-- START Data section --
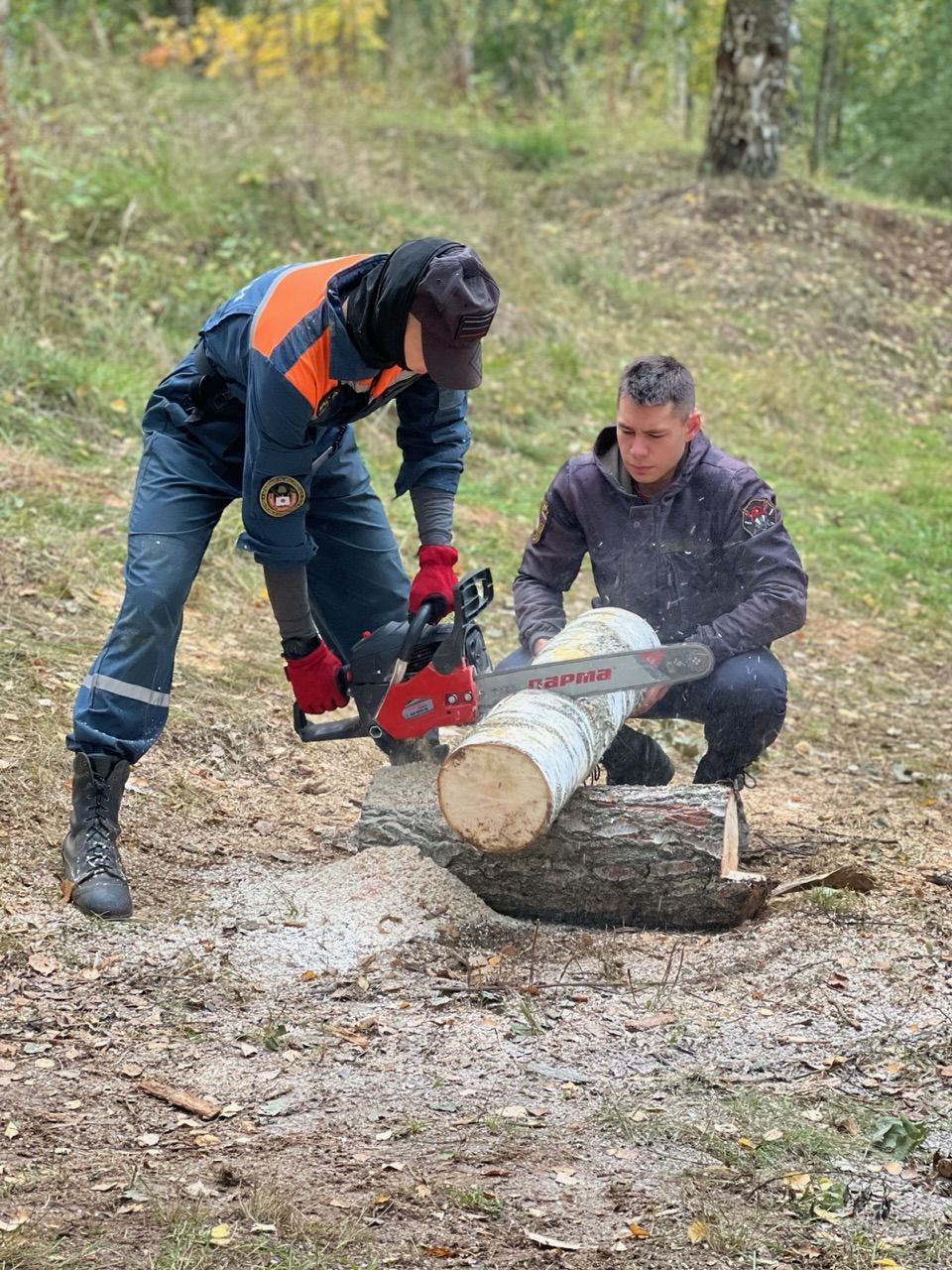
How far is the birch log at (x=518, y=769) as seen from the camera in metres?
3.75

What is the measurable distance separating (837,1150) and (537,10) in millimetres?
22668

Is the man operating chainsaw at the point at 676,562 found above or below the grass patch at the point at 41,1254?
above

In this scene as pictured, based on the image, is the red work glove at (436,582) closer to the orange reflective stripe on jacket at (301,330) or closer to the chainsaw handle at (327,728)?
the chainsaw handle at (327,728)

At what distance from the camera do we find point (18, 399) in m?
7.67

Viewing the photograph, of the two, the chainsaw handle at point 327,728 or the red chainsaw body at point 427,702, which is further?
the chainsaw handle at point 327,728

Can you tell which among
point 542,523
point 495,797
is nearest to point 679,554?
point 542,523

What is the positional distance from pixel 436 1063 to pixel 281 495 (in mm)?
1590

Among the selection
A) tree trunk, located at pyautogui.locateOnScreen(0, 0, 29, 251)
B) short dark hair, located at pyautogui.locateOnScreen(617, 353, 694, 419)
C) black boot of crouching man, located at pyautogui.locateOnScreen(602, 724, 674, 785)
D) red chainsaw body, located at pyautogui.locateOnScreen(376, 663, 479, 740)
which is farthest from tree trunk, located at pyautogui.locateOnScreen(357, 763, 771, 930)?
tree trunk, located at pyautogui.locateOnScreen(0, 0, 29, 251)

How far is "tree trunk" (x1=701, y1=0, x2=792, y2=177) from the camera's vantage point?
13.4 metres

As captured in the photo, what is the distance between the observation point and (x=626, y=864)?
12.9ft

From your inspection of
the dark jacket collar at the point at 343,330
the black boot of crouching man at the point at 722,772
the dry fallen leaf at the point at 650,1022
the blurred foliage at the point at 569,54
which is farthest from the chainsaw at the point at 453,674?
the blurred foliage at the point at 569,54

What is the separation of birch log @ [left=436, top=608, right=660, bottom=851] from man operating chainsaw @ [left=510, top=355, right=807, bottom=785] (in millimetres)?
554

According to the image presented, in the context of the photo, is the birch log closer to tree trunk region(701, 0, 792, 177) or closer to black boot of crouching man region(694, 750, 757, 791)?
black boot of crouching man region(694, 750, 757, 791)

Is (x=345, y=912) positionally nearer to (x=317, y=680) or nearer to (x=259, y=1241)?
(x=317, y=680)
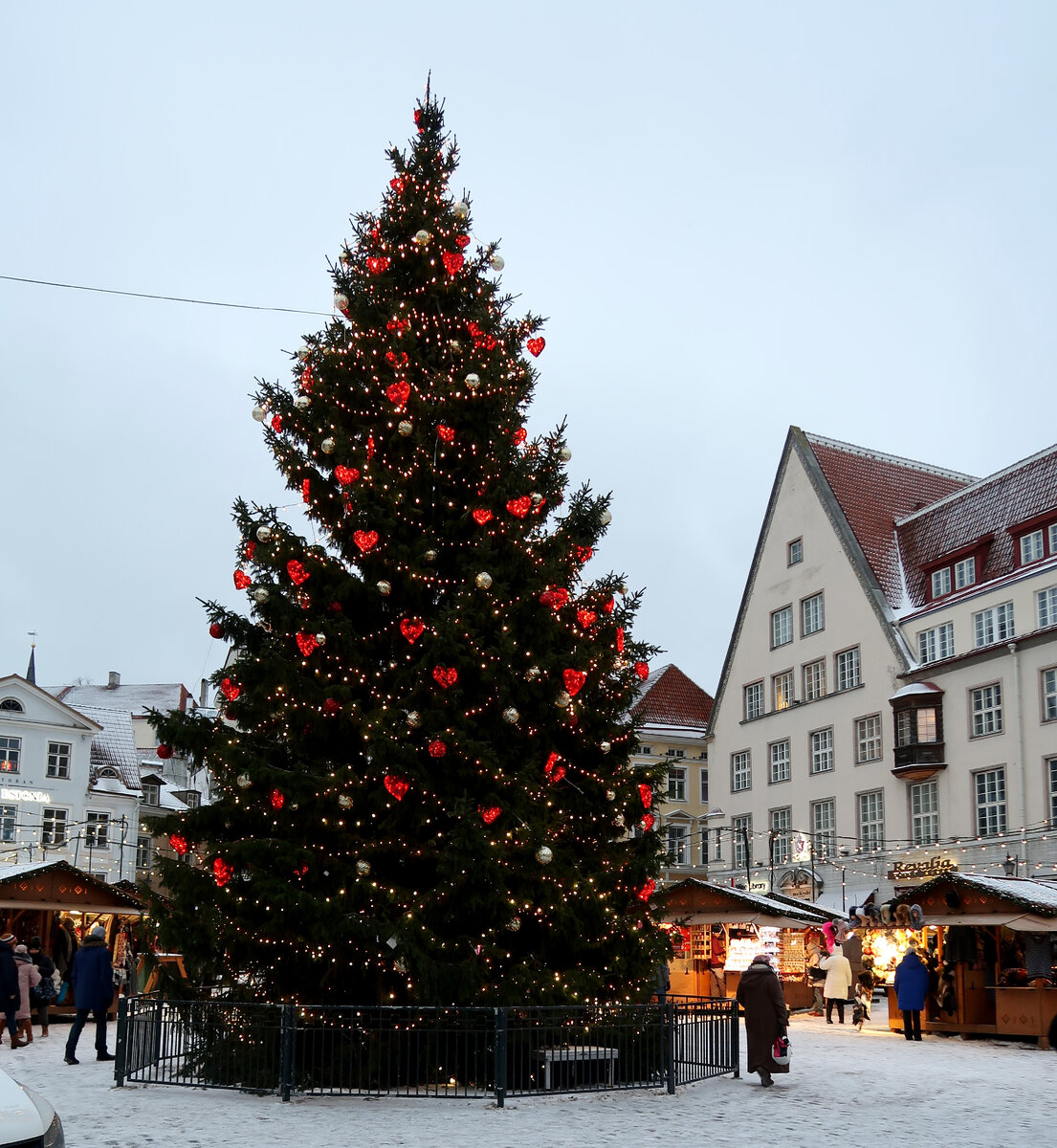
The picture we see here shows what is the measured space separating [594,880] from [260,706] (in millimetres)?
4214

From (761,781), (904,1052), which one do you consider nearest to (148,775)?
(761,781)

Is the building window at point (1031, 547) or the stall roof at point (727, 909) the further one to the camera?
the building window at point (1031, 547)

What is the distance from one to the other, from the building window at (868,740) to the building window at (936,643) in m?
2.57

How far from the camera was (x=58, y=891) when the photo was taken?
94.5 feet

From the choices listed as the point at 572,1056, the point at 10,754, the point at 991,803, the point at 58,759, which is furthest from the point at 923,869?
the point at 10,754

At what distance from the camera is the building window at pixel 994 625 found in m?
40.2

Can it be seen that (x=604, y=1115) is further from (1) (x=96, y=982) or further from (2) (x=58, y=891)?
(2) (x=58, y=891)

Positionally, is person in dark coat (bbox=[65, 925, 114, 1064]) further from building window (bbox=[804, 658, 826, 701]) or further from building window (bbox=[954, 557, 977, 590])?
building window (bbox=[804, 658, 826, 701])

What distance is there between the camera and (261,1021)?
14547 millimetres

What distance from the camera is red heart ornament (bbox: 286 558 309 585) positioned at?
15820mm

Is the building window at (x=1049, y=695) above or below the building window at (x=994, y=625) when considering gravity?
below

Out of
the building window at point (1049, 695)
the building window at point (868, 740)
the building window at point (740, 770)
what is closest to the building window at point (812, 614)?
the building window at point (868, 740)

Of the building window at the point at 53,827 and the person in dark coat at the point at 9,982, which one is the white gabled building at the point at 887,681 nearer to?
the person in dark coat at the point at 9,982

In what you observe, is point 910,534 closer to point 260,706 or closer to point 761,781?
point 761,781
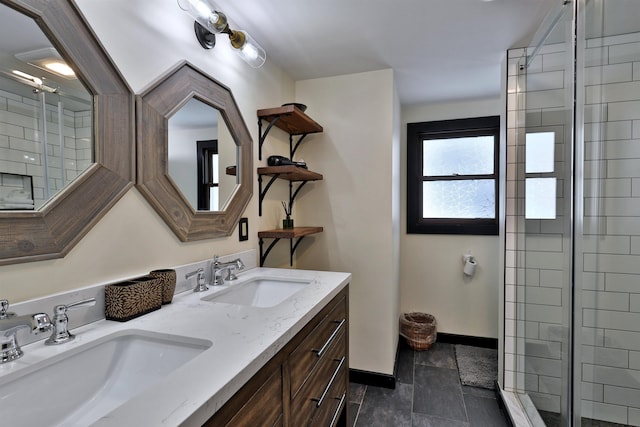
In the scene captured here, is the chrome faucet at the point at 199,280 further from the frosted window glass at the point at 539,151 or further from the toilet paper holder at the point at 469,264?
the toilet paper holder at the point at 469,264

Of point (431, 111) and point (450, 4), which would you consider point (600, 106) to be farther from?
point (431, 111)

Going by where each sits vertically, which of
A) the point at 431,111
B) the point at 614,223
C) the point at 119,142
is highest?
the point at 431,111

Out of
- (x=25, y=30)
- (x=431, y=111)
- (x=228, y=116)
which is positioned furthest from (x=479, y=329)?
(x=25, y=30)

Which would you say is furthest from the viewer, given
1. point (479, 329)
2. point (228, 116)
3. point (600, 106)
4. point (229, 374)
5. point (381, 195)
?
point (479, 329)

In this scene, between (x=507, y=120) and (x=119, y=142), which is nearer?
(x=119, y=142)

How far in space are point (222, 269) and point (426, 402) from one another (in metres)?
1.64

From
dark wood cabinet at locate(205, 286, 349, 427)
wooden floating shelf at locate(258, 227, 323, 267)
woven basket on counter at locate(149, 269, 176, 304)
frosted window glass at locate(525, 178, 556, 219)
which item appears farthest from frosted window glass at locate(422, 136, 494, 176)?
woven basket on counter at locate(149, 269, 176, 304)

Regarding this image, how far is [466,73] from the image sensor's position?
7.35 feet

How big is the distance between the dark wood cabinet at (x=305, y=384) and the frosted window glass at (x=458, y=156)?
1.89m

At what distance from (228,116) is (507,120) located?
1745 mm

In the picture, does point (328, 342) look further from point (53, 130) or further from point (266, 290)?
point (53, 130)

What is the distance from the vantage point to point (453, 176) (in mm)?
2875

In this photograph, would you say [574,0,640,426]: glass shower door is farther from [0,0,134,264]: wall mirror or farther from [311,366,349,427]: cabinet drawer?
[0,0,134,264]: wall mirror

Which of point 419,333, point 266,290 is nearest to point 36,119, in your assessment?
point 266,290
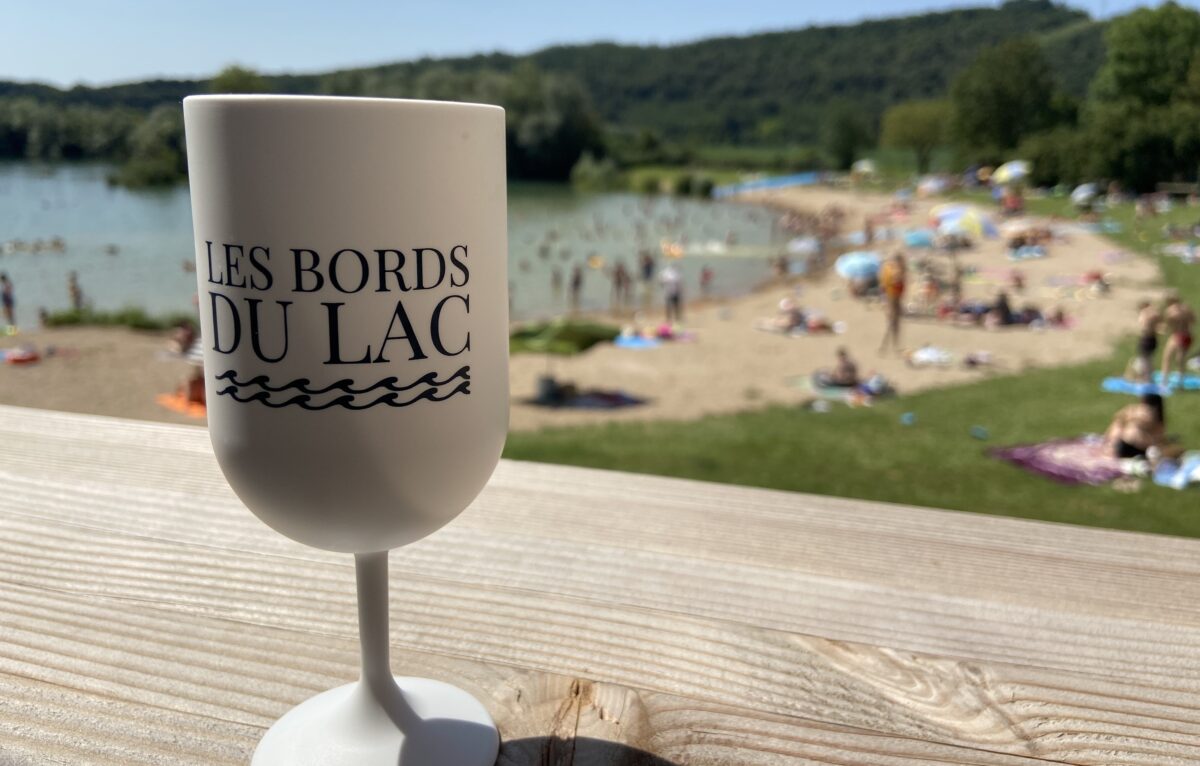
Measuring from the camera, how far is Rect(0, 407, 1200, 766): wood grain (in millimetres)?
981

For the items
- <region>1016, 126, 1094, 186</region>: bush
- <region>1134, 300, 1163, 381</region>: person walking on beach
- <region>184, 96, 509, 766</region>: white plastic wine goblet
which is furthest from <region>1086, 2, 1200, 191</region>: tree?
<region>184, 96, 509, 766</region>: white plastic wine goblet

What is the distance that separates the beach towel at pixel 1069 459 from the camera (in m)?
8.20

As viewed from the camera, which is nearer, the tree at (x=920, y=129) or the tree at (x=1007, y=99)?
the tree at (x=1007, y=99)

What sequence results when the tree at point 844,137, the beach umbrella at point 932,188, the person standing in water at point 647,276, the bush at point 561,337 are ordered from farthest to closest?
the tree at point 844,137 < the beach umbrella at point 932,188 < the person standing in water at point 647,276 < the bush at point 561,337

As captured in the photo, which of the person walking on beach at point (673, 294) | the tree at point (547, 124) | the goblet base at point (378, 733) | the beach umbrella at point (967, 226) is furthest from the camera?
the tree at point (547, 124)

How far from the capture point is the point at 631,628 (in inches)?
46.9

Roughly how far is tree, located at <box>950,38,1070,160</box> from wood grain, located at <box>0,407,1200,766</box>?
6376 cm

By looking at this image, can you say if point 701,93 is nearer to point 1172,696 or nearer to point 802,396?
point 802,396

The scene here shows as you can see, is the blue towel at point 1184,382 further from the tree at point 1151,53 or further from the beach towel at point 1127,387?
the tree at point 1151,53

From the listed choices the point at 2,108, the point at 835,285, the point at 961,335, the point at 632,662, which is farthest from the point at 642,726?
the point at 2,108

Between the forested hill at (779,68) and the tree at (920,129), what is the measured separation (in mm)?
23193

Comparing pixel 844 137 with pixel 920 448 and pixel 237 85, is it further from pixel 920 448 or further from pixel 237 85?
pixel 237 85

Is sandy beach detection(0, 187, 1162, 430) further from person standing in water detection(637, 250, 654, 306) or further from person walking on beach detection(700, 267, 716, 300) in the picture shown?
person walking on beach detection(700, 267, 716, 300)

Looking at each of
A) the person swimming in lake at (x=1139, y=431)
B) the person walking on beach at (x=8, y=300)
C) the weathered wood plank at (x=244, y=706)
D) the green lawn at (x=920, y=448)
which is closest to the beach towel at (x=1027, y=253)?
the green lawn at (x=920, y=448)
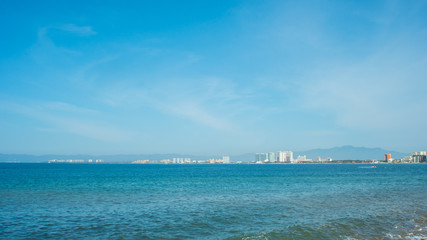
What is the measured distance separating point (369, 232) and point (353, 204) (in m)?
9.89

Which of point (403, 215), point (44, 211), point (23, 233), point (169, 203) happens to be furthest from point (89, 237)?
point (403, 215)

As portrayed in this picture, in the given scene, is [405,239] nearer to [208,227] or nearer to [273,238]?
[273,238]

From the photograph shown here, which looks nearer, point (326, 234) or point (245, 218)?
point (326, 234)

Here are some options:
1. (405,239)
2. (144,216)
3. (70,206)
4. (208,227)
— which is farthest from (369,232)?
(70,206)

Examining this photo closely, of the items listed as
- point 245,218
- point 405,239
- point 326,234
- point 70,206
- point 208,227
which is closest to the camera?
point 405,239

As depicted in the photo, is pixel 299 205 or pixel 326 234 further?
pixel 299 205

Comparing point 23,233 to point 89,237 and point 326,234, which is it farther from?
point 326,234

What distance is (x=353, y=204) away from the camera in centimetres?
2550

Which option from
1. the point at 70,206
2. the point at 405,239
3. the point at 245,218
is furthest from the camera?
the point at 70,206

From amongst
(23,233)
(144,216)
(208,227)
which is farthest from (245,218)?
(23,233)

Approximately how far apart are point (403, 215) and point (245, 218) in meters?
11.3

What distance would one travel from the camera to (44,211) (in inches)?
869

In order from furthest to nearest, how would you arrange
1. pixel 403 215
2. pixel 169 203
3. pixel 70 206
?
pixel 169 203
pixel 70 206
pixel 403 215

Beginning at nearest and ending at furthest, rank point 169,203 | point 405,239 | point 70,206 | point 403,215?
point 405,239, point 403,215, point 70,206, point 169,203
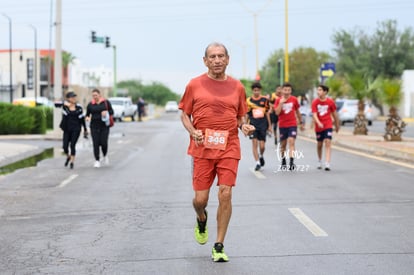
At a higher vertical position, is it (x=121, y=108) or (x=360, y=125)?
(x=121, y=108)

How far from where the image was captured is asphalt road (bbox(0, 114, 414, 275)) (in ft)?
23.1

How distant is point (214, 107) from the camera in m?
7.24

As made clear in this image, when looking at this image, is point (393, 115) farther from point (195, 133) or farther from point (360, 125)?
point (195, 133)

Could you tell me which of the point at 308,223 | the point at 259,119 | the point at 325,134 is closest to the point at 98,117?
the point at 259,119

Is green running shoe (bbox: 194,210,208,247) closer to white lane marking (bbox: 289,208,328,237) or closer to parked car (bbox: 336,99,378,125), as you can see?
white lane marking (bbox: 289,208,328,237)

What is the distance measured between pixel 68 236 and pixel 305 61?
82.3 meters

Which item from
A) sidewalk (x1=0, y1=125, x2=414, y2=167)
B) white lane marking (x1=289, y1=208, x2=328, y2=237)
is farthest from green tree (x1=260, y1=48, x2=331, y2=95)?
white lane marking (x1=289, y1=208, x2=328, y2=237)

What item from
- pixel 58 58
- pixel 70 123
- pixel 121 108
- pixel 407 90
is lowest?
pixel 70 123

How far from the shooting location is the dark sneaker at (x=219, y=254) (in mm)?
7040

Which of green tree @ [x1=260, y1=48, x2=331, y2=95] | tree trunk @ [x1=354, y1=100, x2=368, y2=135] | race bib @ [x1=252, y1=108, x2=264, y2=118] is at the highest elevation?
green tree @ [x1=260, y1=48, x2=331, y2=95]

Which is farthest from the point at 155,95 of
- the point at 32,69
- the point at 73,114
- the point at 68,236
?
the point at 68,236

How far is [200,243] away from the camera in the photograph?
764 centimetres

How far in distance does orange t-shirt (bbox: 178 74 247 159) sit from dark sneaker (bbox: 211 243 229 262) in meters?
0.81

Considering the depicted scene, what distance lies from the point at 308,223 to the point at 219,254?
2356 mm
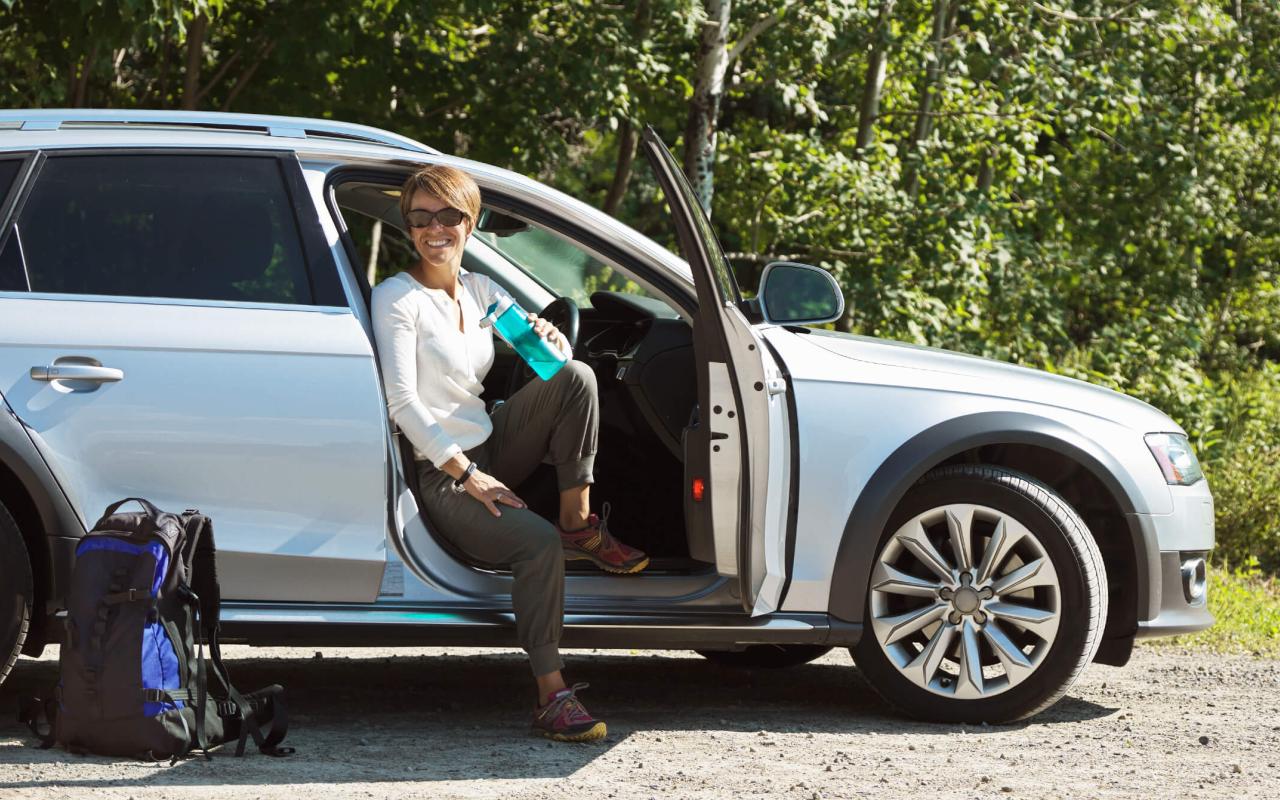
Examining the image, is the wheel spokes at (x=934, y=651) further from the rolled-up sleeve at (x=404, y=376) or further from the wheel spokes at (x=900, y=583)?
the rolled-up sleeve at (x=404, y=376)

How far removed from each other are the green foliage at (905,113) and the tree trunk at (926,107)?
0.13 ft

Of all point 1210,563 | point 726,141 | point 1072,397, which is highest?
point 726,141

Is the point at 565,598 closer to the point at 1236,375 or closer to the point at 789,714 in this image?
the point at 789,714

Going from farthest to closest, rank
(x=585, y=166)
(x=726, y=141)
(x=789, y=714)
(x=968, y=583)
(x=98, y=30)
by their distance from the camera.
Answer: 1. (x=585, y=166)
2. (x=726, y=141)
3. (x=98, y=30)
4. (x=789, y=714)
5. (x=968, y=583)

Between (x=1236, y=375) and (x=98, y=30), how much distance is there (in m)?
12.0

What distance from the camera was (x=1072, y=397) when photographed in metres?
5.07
-- END Data section --
> _Given exercise_
Quote verbatim the line containing "Examining the image, is" and every line after it through the end of the records above.

> _Response to this task_
Examining the image, is the wheel spokes at (x=934, y=651) further from the rolled-up sleeve at (x=404, y=376) or further from the wheel spokes at (x=900, y=583)?
the rolled-up sleeve at (x=404, y=376)

How far removed from each other are the green foliage at (905,113) and the tree trunk at (926,107)?
0.13 ft

Of all point 1210,563 | point 726,141 | point 1072,397, which is highest?
point 726,141

Is the point at 565,598 closer to the point at 1236,375 or closer to the point at 789,714 in this image?
the point at 789,714

Going from farthest to closest, rank
(x=585, y=166)
(x=726, y=141)
(x=789, y=714)
(x=968, y=583)
(x=98, y=30)
by their distance from the camera.
Answer: 1. (x=585, y=166)
2. (x=726, y=141)
3. (x=98, y=30)
4. (x=789, y=714)
5. (x=968, y=583)

Between (x=1236, y=375) and (x=98, y=30), how much distance is there (in m)?
12.0

What distance from the camera was (x=1072, y=397) when photographed in metres?
5.07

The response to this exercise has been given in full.